▶ **What you will do**
Can you render the part that opens with the line containing "Measured from the" and closes with the line containing "1580 millimetres" as a Markdown table, with a column No. for the running number and a column Line for each line, leaving out blank lines?

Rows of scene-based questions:
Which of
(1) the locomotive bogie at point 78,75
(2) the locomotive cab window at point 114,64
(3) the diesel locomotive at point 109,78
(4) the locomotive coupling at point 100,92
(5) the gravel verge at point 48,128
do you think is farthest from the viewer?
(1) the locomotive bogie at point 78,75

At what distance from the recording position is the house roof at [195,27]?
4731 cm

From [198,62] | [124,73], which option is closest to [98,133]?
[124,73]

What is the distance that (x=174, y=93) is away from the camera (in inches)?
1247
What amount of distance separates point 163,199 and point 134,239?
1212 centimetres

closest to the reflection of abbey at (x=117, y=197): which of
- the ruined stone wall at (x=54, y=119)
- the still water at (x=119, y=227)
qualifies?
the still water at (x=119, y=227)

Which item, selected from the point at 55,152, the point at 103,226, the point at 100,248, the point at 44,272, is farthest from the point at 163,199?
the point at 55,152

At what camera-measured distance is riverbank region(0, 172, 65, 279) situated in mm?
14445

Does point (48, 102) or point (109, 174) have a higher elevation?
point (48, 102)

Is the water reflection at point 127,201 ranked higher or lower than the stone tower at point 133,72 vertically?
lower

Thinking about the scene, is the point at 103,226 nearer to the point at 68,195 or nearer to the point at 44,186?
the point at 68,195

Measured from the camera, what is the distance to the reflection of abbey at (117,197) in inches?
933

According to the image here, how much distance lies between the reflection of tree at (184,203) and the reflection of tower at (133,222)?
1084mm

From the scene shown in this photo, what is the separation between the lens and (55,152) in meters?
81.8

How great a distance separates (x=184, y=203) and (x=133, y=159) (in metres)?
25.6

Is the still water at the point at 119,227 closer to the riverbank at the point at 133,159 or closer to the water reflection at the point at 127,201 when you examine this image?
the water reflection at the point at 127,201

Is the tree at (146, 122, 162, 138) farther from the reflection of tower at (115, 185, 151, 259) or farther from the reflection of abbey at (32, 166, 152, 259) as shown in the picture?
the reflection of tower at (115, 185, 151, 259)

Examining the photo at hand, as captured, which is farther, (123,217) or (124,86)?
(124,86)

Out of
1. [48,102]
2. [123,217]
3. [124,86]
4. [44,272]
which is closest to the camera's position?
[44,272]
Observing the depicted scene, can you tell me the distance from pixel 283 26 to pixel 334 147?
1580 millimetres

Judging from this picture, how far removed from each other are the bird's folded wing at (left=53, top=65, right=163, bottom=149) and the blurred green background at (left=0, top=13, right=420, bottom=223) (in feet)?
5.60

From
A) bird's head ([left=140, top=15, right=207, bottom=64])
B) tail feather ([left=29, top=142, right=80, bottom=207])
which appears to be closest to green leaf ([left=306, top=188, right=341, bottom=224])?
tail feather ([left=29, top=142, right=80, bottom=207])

▶ **Task solution**
| No. | Line |
|---|---|
| 1 | Measured from the camera, what is the distance to the reflection of abbey at (117,197) in inches? |
| 2 | 933 |
| 3 | According to the image here, how much distance lies between the reflection of tree at (184,203) and the reflection of tower at (133,222)? |
| 4 | 1084mm |
| 5 | From the scene shown in this photo, what is the separation between the lens and (55,152) in meters? |
| 6 | 81.8 |
| 7 | How great a distance separates (x=184, y=203) and (x=133, y=159) (in metres)? |
| 8 | 25.6 |
| 9 | Is the still water at the point at 119,227 closer to the riverbank at the point at 133,159 or closer to the water reflection at the point at 127,201 when you examine this image? |
| 10 | the water reflection at the point at 127,201 |
| 11 | Is the tree at (146, 122, 162, 138) farther from the reflection of tower at (115, 185, 151, 259) or farther from the reflection of abbey at (32, 166, 152, 259) as shown in the picture? |
| 12 | the reflection of tower at (115, 185, 151, 259) |
| 13 | Examining the photo at hand, as captured, which is farther, (123,217) or (124,86)? |
| 14 | (124,86) |
| 15 | Out of |
| 16 | 1. [48,102] |
| 17 | 2. [123,217] |
| 18 | 3. [124,86] |
| 19 | 4. [44,272] |
| 20 | which is closest to the camera's position? |
| 21 | [44,272] |
| 22 | Observing the depicted scene, can you tell me the distance from pixel 283 26 to pixel 334 147? |
| 23 | 1580 millimetres |